*WHAT YOU SHOULD DO:* Output the lines of the records from the line containing "How far does" through the end of the records as a JSON list of strings, one string per line, leaving out blank lines.

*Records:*
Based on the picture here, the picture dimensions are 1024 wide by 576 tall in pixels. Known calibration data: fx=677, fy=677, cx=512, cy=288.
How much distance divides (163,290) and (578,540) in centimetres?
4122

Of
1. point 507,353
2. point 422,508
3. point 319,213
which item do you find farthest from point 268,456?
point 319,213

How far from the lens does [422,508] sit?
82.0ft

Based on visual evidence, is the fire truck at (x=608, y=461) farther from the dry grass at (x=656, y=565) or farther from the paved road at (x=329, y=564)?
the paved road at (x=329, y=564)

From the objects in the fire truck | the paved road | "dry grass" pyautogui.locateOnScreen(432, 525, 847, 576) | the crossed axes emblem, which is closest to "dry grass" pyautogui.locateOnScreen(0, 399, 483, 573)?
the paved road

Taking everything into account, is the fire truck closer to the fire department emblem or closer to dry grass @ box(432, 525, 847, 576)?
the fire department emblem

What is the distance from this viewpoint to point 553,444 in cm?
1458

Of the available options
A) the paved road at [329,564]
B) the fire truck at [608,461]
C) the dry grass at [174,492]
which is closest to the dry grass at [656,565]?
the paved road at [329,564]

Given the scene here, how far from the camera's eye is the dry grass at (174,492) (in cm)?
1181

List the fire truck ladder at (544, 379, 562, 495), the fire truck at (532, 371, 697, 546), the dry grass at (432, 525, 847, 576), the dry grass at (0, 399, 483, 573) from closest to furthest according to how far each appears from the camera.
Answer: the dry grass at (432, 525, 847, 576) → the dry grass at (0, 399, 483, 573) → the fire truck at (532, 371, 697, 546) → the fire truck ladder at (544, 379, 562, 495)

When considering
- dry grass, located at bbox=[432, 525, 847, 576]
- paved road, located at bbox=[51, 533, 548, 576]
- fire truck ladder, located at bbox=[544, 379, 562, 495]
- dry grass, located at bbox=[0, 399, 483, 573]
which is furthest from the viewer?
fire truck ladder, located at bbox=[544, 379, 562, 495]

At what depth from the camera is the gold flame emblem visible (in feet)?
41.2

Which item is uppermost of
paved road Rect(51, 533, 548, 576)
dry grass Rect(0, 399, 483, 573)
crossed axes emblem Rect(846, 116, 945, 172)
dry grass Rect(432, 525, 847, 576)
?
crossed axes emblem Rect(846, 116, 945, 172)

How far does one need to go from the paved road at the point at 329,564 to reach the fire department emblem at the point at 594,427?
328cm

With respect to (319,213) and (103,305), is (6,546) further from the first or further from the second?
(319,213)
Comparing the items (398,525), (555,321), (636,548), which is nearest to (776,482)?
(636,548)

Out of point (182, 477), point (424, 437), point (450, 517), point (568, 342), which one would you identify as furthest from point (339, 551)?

*THE OUTPUT:*
[
  "How far does one need to go from the paved road at the point at 329,564 to reach the fire department emblem at the point at 594,427?",
  "328cm",
  "With respect to (319,213) and (103,305), is (6,546) further from the first or further from the second?",
  "(319,213)",
  "Comparing the items (398,525), (555,321), (636,548), which is nearest to (776,482)?",
  "(636,548)",
  "Out of point (182, 477), point (424, 437), point (450, 517), point (568, 342), which one would you identify as furthest from point (339, 551)?"
]